** Start Records for processing **

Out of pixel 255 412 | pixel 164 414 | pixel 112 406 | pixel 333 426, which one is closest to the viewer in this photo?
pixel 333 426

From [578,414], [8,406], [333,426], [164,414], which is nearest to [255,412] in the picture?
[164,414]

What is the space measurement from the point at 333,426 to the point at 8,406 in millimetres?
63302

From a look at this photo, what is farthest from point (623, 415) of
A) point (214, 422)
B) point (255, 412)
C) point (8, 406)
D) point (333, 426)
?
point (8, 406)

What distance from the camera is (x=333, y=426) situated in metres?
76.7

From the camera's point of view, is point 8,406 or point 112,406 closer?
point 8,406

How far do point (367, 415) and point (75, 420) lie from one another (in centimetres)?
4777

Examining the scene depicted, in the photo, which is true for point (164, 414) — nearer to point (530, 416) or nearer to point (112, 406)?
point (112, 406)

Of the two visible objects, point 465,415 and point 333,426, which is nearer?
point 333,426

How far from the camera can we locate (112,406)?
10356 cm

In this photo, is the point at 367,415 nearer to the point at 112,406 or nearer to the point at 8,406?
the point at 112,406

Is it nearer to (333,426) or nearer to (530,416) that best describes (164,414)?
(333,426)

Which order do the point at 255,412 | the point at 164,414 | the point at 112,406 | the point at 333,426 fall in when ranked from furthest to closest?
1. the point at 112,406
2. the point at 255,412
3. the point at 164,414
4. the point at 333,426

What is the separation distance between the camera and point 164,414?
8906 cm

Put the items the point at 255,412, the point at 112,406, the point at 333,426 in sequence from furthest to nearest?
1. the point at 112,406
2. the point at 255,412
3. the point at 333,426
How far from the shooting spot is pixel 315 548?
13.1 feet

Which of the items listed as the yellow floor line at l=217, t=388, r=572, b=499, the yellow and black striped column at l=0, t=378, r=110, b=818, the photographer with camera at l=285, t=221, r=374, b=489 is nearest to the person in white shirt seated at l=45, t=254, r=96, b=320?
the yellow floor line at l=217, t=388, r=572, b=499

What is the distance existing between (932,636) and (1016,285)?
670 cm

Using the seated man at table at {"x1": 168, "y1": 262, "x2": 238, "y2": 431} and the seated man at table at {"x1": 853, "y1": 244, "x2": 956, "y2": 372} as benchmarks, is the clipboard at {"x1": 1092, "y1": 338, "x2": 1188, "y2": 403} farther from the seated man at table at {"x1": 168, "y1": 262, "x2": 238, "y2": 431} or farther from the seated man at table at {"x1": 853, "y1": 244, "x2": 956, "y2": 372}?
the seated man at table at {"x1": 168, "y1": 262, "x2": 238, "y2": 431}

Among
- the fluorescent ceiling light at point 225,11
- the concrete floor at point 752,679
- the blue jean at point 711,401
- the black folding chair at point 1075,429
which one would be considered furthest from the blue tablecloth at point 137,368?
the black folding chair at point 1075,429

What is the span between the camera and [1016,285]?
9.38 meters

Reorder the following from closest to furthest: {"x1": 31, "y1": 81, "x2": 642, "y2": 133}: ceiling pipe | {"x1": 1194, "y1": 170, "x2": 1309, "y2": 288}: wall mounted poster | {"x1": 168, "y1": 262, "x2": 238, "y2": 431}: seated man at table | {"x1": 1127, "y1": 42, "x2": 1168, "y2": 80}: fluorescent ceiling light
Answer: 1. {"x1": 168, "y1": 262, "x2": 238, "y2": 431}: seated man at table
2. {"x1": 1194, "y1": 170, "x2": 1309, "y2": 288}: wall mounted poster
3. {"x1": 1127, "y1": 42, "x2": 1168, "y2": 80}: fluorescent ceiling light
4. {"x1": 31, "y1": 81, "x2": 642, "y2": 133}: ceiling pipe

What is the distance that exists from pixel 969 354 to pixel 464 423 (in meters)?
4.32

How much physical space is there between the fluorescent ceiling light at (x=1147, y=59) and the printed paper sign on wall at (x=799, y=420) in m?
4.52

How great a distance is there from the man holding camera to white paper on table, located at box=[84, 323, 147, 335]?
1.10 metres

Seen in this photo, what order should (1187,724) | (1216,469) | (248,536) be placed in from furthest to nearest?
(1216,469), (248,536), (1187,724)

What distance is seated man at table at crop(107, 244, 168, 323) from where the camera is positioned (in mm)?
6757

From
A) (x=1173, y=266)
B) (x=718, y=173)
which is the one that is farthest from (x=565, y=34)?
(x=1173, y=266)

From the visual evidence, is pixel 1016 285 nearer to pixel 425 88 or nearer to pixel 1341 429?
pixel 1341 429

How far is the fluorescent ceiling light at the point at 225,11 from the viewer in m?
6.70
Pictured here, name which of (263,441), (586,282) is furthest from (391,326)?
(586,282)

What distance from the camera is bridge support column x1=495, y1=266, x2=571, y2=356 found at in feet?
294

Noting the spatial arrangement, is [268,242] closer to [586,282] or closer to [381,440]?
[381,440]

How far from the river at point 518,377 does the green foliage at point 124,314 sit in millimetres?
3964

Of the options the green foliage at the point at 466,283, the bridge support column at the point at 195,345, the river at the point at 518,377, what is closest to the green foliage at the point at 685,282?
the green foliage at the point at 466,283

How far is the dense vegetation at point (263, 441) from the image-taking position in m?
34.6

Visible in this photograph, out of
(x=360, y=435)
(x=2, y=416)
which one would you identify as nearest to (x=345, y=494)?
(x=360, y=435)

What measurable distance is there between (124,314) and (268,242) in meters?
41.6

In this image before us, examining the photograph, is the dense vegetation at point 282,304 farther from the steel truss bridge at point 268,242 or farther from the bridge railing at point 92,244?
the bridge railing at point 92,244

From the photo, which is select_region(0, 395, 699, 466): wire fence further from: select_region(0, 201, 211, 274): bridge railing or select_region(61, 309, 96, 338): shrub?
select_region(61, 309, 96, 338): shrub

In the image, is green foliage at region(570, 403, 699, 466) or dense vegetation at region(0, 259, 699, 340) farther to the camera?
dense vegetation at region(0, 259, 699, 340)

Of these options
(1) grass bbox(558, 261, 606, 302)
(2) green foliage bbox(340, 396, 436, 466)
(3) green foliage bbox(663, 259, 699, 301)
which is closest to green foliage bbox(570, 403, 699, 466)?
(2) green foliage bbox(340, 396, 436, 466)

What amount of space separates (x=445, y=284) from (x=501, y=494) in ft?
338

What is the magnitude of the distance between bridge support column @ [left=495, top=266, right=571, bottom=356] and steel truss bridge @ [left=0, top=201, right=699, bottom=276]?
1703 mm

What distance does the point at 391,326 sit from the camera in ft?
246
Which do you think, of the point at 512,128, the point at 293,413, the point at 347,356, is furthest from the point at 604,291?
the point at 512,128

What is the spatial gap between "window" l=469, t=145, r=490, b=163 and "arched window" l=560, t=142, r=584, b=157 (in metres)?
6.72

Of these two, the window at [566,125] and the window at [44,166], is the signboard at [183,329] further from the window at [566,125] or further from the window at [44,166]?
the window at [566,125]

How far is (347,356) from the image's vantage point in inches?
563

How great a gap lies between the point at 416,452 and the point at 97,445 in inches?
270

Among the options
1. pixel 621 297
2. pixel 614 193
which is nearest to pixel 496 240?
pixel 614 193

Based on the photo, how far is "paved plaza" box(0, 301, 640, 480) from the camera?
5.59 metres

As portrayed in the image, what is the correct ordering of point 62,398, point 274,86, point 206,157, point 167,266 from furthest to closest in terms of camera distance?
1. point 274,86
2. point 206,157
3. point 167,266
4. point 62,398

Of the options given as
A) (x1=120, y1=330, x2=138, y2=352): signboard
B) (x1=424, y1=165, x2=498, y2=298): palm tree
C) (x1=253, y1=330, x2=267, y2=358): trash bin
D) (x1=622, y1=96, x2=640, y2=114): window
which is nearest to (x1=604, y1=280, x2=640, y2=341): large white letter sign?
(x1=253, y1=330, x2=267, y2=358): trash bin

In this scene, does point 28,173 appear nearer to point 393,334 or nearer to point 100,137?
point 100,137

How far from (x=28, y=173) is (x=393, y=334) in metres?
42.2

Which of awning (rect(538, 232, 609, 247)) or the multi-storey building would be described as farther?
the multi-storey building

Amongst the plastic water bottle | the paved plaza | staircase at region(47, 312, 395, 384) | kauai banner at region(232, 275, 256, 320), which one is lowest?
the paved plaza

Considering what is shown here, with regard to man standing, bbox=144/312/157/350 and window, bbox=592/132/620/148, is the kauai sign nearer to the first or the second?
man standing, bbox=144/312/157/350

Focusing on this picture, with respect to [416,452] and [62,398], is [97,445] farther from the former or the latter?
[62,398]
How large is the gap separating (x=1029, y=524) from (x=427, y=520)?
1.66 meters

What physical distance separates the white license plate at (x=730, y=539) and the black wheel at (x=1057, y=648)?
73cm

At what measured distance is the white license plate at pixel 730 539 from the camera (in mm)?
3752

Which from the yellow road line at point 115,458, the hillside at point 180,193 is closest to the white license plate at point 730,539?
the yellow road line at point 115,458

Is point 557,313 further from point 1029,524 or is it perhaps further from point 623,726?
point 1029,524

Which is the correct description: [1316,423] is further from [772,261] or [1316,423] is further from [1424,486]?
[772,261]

** End Records for processing **

> [Instructions for the task]:
Copy out the records from the line with "Of the two visible" to the line with "4. the point at 333,426", both included, without changing anything.

> [Exercise answer]:
Of the two visible objects, point 465,415 and point 333,426, which is nearer?
point 333,426

How far from the camera can we locate (112,406)?
10356 cm

In this photo, is the point at 367,415 nearer to the point at 112,406 or nearer to the point at 8,406?
the point at 112,406

Is it nearer to (333,426) or nearer to (530,416) that best describes (164,414)?
(333,426)

Which order do the point at 255,412 | the point at 164,414 | the point at 112,406 | the point at 333,426 fall in when ranked from furthest to closest?
1. the point at 112,406
2. the point at 255,412
3. the point at 164,414
4. the point at 333,426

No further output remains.